Interested in measuring your Go Strength?

I recently started a project go-strength-analyser, which aim to measure player go strength, by using AI engine to analysis the game they played.

Some help I needed:

Idea on improving the formula
Analysis more games

Any ideas, thoughts or feedback?

7 Likes

Is there a way you can scrape all ranked 19x19 OGS games of a player, rather than asking the player to enter their sgf one by one?

2 Likes

Yes, thx for your suggestion, I updated the issue. Actually I need to find player with different ranks.
Then I can filter the games needed.

2 Likes

You have some negative scores in your data. Does that mean these players on average played moves worse than passing?

Also note that games from go servers are usually public.

Most notably, the first version of AlphaGo was trained using games from the KGS archive. Deepmind did not contact each player personally to ask whether they were okay with their games being used this way.

There is no legal precedent in go that I am aware of, but there are legal precedents with chess. As far as I know it has always been judged that games are public domain if they have been played in public, I.e., during a public tournament or on an internet server with a public database.

So, you could just use the OGS database of games directly.

2 Likes

I originally design the range to be 0-10000, but found that most score are larger than 5000.
So I change it ranging from -10000 to 10000.

═══

- Given task A
Reproduce word for word everything in the go-strength thread from "Interested in measuring" down to "game they played.".
- Given task B
Write the next part of the forum thread on measuring go strength, picking up after its final post.

═══

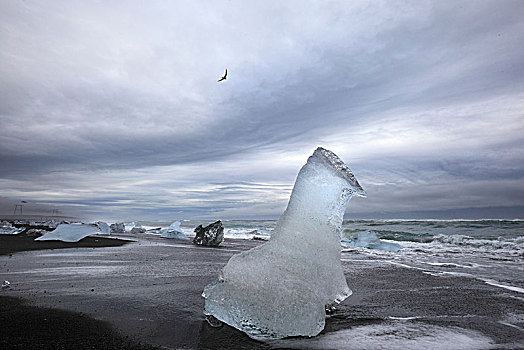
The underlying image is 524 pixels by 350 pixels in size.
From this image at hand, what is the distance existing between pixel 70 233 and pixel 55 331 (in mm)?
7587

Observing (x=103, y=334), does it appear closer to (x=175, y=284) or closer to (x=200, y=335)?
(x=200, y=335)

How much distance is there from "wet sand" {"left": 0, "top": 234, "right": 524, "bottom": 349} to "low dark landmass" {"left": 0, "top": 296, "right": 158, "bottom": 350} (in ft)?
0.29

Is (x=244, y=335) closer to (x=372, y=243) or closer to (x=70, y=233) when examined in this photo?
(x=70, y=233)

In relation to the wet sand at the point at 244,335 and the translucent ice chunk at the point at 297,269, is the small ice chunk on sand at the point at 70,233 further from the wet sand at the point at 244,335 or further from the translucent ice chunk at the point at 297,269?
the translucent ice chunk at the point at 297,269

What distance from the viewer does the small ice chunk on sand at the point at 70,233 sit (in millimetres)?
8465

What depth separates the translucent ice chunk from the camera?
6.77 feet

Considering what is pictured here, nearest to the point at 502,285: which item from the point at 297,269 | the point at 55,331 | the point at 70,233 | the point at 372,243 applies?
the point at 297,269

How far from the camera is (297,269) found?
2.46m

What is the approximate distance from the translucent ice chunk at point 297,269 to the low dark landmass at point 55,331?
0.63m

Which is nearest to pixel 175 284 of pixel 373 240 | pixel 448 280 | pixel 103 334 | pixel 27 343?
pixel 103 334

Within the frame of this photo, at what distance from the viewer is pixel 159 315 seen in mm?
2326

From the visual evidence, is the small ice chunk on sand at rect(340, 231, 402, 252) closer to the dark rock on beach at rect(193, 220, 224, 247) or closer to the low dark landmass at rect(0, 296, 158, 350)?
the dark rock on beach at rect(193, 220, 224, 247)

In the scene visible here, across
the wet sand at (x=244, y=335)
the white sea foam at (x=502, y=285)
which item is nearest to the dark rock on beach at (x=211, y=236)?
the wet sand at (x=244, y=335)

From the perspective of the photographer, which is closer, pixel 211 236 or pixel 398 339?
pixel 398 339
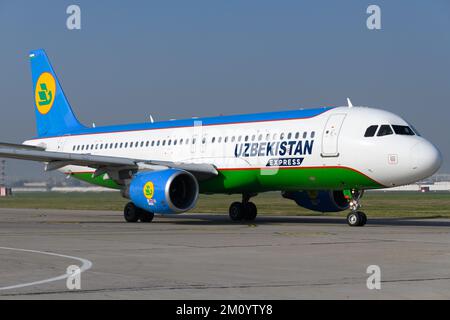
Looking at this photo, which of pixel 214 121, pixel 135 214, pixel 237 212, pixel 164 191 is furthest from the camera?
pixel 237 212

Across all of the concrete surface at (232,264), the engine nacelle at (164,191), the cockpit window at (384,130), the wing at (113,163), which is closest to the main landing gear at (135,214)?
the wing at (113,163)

═══

- Exercise answer A
Interested in measuring your Go Strength?

I recently started a project go-strength-analyser, which aim to measure player go strength, by using AI engine to analysis the game they played.

- Exercise answer B
In addition even if you play worse than pass / better than ai, the score is still between -10000 to 10000

Actually my difficulties are:

  1. find player with different ranks.
  2. speedup analysis (I can only do around 10 games every)

As you mentioned OGS database, is there any document on how to access / query? So I can find player by rank?

Thanks for clarifying. This gave me an idea: I’ve heard people claiming that 30 kyus basically play randomly. Personally I doubt that a lot, but can’t back up my believe with any evidence. Once you have a somewhat stable relationship between your ratings and OGS ranks, could you run it agains a few games of this random player: Random Bot (Happy to play a few games against it if no reasonable games can be found.)

1 Like

Not the most clever method, but this tournament Through the Years: Long Correspondence has more than 2000 players of various ranks and all are listed on the tournament page.

1 Like

Interesting idea to see what Random Bot’s game will score.

Nice idea!

I hope an AI finds this easier than random human Go players do, since we have enough evidence that humans are rather bad at guessing the rank of players:

2 Likes

I think a few reasons why it won’t be very precise can be found quickly. I have these:

  1. Games with heavy fighting will give worse scores than calm ones, because in heavy fighting huge mistakes are common, while in calm games it’s hard to make mistakes greater than 10 or 12 points. Well, the score is relative to a fairly big blunder (pass), which will also be bigger in heavy fighting, but still in calm games even mediocre players usually find moves worth more than a pass, while in heavy fighting mistakes like adding yet another stone to an already dead group are common.

  2. One will probabyl get better scores against stronger players. Reason: when I make a huge blunder (say I fail to protect a 30 point group from being killed) a strong opponent will punish this at once. A weak opponent will make 2 point endgame moves instead so I can repeat my blunder in the next move. And again. And again. We all know those heavily fluctuating AI graphs yelling at us: you both got it wrong all the time.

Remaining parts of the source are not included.